EL PODER DEL PERDÓN

“Cuando crezcas, descubrirás que ya defendiste mentiras,
 te engañaste a ti mismo o sufriste por tonterías.
Si eres un buen guerrero, no te culparás por ello,
pero tampoco dejarás que tus errores se repitan”.
 Paulo Coelho 

QUÉ NO ES PERDONAR

Muchos de nuestros intentos de perdón fracasan porque confundimos escencialmente lo que es perdonar y nos resistimos ante la posibilidad de empequeñecer los eventos ocurridos u olvidarlos. El perdón no es olvido, no es olvidar lo que nos ocurrió. No significa excusar o justificar un determinado evento o mal comportamiento. No es aceptar lo ocurrido con resignación. No es negar el dolor. No es minimizar los eventos ocurridos. No significa que estés de acuerdo con lo que pasó, ni que lo apruebes.

Perdonar no significa dejar de darle importancia a lo que sucedió, ni darle la razón a alguien que te hizo daño. Simplemente significa dejar de lado aquellos pensamientos negativos que nos causaron dolor o enfado.

Creemos erróneamente que el perdón debe de conducirnos inexorablemente a la reconciliación con el agresor. Pensamos que perdonar es hacernos íntimos amigos de nuestro agresor y por tal motivo lo rechazamos.

No implica eso para nada, el perdón es ÚNICAMENTE PARA TI y para nadie más. No hay que esperar que la persona que nos agredió cambie o modifique su conducta pues lo más probable es que ésta persona no cambie y es más, a veces se puedeponer hasta peor.

QUÉ SIGNIFICA PERDONAR

El perdón es sobre todo una expresión de amor hacia uno mismo.

El perdón libera de ataduras que amargan el alma y enferman el cuerpo.

Perdonar es abrir la puerta a un amanecer nuevo, visto con una mirada limpia. 
 

El perdón se basa en la aceptación de lo que pasó.
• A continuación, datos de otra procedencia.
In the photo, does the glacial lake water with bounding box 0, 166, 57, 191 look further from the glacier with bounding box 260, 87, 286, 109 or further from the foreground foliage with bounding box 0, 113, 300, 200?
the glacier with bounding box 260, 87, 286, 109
La falta de perdón te ata a las personas desde el resentimiento. Te tiene encadenado.
El perdón se debe de realizar “sin expectativas” sin esperar que nada suceda. Si esperamos que el agresor acepte su error, estaremos esperando en vano y gastando nuestro tiempo y nuestras energías en una disculpa que jamás llegará. Si estamos esperando esta reacción, luego de haber perdonado, pues realmente no perdonamos de corazón pues seguimos esperando una retribución, un resarcimiento. Seguimos anclados en el problema, en el ayer, queriendo que nos paguen por nuestro dolor. Entonces no hemos perdonado.
 Cuando no perdonamos dejamos el control de nuestra vida, por un lado al EGO. EGO que quiere a toda costa castigar o cobrar al agresor y por otro lado dejamos que siga manteniendo el control el otro, la persona o circunstancias que nos dañaron.
No existe nada ni nadie que pueda resarcir el dolor ocasionado en el pasado, el pasado no tiene cómo ser cambiado. Ningún tipo de venganza o retribución podrá subsanar los momentos de tristeza y desolación que vivimos, lo mal que nos sentimos. Al esperar una disculpa, que se acepte el error; nada de eso cambiarán los hechos, lo ocurrido en el pasado, sólo estaremos queriendo alimentar nuestro ego, nuestra sed de justicia mal enfocada.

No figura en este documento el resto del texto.